Flood Mapping Explained#

import pystac_client
from odc import stac as odc_stac
import xarray as xr
import numpy as np

Dask makes parallel computing easy by providing a familiar API common libraries, such as Pandas and Numpy. This allow efficient scaling of the here presented workflow for this adaptation of the TU Wien Bayesian flood mapping algorithm. The data size will be a main limiting factor as the data grows larger than RAM. For this reason we will partition our data in chunks which will presented to the machine workers by Dasks task scheduler in a most efficient manner. Although many of Dask’ settings can be handled automatically, we can also modify some parameters for optimal performance of the workflow for the desired processing environment.

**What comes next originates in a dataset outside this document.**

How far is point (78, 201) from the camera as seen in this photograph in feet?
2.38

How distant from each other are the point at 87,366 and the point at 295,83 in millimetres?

So, note, that this highly depends on your own machine’s specifications.

We can then set the Dask Client, where we avoid inter-worker communication which is common for working with numpy and xarray in this case.

from dask.distributed import Client, wait

client = Client(processes=False, threads_per_worker=2, n_workers=3, memory_limit="12GB")
client

Client

Client-af9fbf1c-0b3d-11f0-8873-00224804924a

Connection method: Cluster object Cluster type: distributed.LocalCluster
Dashboard: http://10.1.0.77:8787/status

Cluster Info

In conjunction with setting up the Dask client qw will chunk the arrays along three dimensions according to the following specifications for maximum performance on my setup.

chunks = {"time": 1, "latitude": 1300, "longitude": 1300}

Cube Definitions#

The following generic specifications are used for presenting the data.

crs = "EPSG:4326"  # Coordinate Reference System - World Geodetic System 1984 (WGS84) in this case
res = 0.00018  # 20 meter in degree

Northern Germany Flood#

Storm Babet hit the Denmark and Northern coast at the 20th of October 2023 Wikipedia. Here an area around Zingst at the Baltic coast of Northern Germany is selected as the study area.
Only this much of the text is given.